March 9, 2015 – A theoretical physicist who received the 2013 National Medal of Science and who frequently appears on the Public Broadcasting System show, Nova, will present two lectures at Colorado State University-Pueblo on Thursday, March 12.
Dr. Jim Gates, known for his work on supersymmetry, supergravity, and superstring theory, is a professor of physics at the University of Maryland, College Park, a University of Maryland Regents Professor, and serves on U.S. President Barack Obama’s Council of Advisors on Science and Technology. Gates also is a member of the prestigious National Academy of Science.
On February 1, 2013, Gates was a recipient of the National Medal of Science, an honor bestowed by the President of the United States to individuals in science and engineering who have made important contributions to the advancement of knowledge in the fields of behavioral and social sciences, biology, chemistry, engineering, mathematics, and physics.
The 12-member Presidential Committee on the National Medal of Science select award recipients and the program is administered by the National Science Foundation.
Gates will discuss STEM (Science, Technology, Engineering, and Mathematics) education and public policy to the campus community and particularly the students in the College of Science and Mathematics beginning at noon on Thursday, March 12 in Chemistry 104. His presentation is titled, “STEM Education, Economic Empowerment, and the American Dream: A Policy Review.”
At 6 p.m. in Hoag Recital Hall, Gates will share his thoughts on the current state of physics with a presentation for the general public, “At the Boundary of Modern Science: Where I Find Myself.”
A recent article in the Washington Post described Gates as a “tireless advocate for getting minorities and girls, who are underrepresented in most science and engineering fields, to pursue these subjects. . .he understands what gets kids interested in science and engineering.”
He has been featured extensively on Nova and other PBS programs on physics, notably “The Elegant Universe”(2003). He completed a DVD series titled Superstring Theory: The DNA of Reality (2006) consisting of 24 half-hour lectures to make the complexities of unification theory comprehensible to laypeople.

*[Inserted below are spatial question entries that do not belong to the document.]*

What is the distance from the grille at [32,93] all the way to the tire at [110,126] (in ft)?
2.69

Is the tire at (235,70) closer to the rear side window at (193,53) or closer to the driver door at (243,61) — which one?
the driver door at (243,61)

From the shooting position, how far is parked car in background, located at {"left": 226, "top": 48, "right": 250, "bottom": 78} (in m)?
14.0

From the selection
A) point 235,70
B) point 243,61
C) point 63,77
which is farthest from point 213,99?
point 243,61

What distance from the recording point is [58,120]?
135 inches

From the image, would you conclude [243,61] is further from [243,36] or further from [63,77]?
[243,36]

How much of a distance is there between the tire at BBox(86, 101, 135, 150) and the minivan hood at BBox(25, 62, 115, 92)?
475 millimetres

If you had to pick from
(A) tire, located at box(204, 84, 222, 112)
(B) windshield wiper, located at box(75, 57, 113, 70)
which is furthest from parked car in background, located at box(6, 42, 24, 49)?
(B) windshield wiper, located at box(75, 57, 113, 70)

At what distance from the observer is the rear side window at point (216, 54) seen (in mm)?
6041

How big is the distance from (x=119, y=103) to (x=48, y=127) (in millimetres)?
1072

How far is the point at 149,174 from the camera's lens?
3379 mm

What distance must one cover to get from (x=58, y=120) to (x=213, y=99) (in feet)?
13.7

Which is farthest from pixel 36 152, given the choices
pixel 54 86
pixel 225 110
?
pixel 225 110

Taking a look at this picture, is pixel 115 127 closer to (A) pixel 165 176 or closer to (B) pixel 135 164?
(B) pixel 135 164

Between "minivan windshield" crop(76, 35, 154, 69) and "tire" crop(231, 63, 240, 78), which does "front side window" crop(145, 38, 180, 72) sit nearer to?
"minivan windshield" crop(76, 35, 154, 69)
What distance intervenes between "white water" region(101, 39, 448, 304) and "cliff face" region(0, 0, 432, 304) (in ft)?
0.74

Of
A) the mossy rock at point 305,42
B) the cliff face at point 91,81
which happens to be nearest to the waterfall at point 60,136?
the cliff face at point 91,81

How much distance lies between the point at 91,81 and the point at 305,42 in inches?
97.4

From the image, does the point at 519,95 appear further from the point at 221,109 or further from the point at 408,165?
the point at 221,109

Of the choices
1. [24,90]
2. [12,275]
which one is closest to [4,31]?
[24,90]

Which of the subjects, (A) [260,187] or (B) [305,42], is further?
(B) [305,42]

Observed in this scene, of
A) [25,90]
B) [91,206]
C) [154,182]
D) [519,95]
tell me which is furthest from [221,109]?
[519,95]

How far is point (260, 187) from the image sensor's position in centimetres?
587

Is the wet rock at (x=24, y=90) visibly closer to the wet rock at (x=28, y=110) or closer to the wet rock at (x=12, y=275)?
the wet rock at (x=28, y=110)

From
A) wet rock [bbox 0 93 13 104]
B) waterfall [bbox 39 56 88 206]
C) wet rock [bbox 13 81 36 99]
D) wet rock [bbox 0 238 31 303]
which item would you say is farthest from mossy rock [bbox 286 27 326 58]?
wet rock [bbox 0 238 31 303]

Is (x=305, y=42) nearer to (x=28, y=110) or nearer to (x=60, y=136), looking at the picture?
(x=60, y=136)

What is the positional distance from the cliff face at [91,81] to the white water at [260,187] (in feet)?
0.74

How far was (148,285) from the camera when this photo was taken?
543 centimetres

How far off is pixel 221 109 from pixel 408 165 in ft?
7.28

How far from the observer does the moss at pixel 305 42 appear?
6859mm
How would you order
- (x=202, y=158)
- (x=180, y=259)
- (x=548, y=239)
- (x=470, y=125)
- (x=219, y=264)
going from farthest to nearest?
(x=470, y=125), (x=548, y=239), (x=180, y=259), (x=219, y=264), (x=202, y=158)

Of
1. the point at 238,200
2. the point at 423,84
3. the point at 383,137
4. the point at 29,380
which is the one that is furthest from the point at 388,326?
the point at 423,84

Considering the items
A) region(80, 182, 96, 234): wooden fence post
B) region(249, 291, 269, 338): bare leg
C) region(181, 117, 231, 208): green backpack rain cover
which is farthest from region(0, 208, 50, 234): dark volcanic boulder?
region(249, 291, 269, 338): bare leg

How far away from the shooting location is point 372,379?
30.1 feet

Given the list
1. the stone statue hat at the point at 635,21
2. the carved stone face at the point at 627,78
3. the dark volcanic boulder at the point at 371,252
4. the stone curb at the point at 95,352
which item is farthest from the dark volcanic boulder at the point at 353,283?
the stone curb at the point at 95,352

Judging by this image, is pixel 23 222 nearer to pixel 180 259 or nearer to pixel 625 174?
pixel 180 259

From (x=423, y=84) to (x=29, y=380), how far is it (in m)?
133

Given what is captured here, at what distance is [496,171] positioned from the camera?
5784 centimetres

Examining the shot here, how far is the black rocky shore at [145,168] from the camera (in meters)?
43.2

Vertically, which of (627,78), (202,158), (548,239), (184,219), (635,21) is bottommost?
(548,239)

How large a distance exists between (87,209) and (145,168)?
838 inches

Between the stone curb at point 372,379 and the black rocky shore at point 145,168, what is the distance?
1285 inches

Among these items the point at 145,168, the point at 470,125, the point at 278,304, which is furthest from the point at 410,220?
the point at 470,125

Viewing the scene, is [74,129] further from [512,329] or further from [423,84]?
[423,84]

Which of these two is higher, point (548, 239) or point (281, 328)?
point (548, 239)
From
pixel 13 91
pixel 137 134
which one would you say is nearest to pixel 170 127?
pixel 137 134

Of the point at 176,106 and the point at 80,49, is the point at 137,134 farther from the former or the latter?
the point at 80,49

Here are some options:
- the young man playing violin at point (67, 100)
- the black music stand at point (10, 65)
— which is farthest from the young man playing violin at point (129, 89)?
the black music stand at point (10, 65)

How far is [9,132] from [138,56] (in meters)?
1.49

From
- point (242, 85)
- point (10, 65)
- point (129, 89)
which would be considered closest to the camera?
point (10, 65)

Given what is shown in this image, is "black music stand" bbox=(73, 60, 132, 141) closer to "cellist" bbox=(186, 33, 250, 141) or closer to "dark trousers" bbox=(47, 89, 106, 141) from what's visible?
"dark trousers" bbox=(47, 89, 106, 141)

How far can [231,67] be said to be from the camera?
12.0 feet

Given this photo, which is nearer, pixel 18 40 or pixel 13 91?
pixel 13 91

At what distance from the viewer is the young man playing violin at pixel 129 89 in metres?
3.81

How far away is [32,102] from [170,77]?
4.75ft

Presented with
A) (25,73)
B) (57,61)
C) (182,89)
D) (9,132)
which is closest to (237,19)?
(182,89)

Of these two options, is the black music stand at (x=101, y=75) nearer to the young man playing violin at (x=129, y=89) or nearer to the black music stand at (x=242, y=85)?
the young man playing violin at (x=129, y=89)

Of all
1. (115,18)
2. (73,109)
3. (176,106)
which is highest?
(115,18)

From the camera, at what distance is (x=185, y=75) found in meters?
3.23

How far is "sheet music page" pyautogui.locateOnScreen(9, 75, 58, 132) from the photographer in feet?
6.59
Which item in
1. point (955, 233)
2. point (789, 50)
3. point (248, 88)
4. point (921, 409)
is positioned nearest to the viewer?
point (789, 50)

Gates also appeared in the BBC Horizon documentary The Hunt for Higgs in 2012. This year, he appeared in another NOVA documentary “Big Bang Machine.”
Gates earned a Bachelor of Science and Doctor of Philosophy degrees from the Massachusetts Institute of Technology (MIT). His doctoral thesis was the first at MIT on supersymmetry, a proposed extension of spacetime symmetry that relates two basic classes of elementary particles.
Gates co-authored Superspace, or One thousand and one lessons in supersymmetry (1984), the first comprehensive book on supersymmetry.
Gates was nominated by the Department of Energy as one of the USA Science and Engineering Festival’s “Nifty Fifty Speakers” to present his work and career to middle and high school students in October 2010. He is on the board of trustees of Society for Science and the Public.
He served as a Martin Luther King Jr. Visiting Scholar at MIT (2010-11) and was a Residential Scholar at MIT’s Simmons Hall. He is pursuing ongoing research into string theory, supersymmetry, and supergravity at the MIT Center for Theoretical Physics. His current research focuses on Ainkra symbols as representations of supersymmetric algebras.
The event is sponsored by the CSU-Pueblo College of Science and Mathematics, with support from the Office of Student Services and Enrollment Management and the U.S. Department of Education-funded PROPEL Center on campus.